[ТЕКСТ ДЛЯ ЧТЕНИЯ]:
+++
Очередное по маршруту — просто минуем. Несмотря на наши увещевания, даже не оборачивает головы и явно ускоряет шаг.
— Но почему же вы даже поглядеть не хотите?
— Вы не заметили, что там сидит брюнет? Я не говорю вам, что тот самый, но, во всяком случае, — из тех. Крашеных. Потому что таких черных волос нет. Есть только такая черная краска. Они все — крашеные. Это их тавро.
И, останавливаясь посреди тротуара, с страшной улыбкой:
— А не проделки ли это — Доктора? Не повелел ли он оттуда моей рукописи пропасть: упасть со стула и провалиться сквозь пол? Чтобы я больше никогда не писал стихов, потому что теперь — кончено, я уже ни строки не напишу. Вы не знаете этого человека. Это — Дьявол.
И, поднимая трость, в такт, ею — по чем попало: по торцам, прямым берлинским стволам, по решеткам, и вдруг — со всего размаху ярости — по огромному желтому догу, за которым, во весь рост своего самодовольства, вырастает лейтенант.
«Verzeihen Sie, Herr Leutnant, ich habe meine Handschrift verloren. (Простите, господин лейтенант, я потерял свою рукопись)». — «Ja was? (Что такое?)» — «Der Herr ist Dichter, ein grosser russischer Dichter. (Этот господин — поэт, большой русский поэт)», — спешно и с мольбою оповещаю я. «Ja was? Dichter? (Что такое? Поэт?)» — и — не снизойдя до обиды, залив со всего высока своего прусского роста всем своим лейтенантским презрением этого штатского — да еще русского, да еще Dichter’a, оттянув собаку — минует.
— Дьявол! Дьявол! — вопит Белый, бия и биясь.
— Ради Бога, Борис Николаевич, ведь лейтенант подумает, что вы — о нем!
— О нем? Пусть успокоится. Есть только один дьявол — Доктор Штейнер.
И, выпустив этот последний заряд, совершенно спокойно:
— Больше не будем искать. Пропала. И, может быть, лучше, что пропала. Ведь я, по существу, не поэт, я годы могу не писать, а кто может не писать — писать не смеет.
Замечаю, что в моем повествовании нет никакого crescendo. Нет в повествовании, потому что не было в жизни. Наши отношения не развивались. Мы сразу начали с лучшего. На нем и простояли — весь наш недолгий срок.
+++
[ИСХОДНЫЕ ДАННЫЕ]:
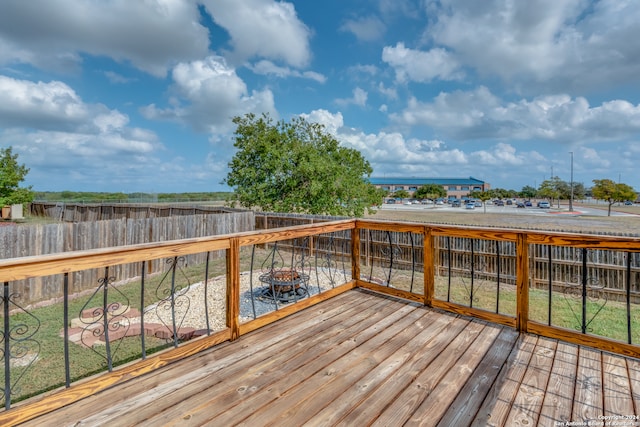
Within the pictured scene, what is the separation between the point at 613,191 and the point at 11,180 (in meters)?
46.3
+++
[УСЛОВИЕ ЗАДАНИЯ]:
Процитируйте дословно часть текста о пропавшей рукописи, начиная со слов «Очередное по маршруту» и заканчивая словами «Это — Дьявол.».

[РЕШЕНИЕ ЗАДАНИЯ]:
Очередное по маршруту — просто минуем. Несмотря на наши увещевания, даже не оборачивает головы и явно ускоряет шаг.
— Но почему же вы даже поглядеть не хотите?
— Вы не заметили, что там сидит брюнет? Я не говорю вам, что тот самый, но, во всяком случае, — из тех. Крашеных. Потому что таких черных волос нет. Есть только такая черная краска. Они все — крашеные. Это их тавро.
И, останавливаясь посреди тротуара, с страшной улыбкой:
— А не проделки ли это — Доктора? Не повелел ли он оттуда моей рукописи пропасть: упасть со стула и провалиться сквозь пол? Чтобы я больше никогда не писал стихов, потому что теперь — кончено, я уже ни строки не напишу. Вы не знаете этого человека. Это — Дьявол.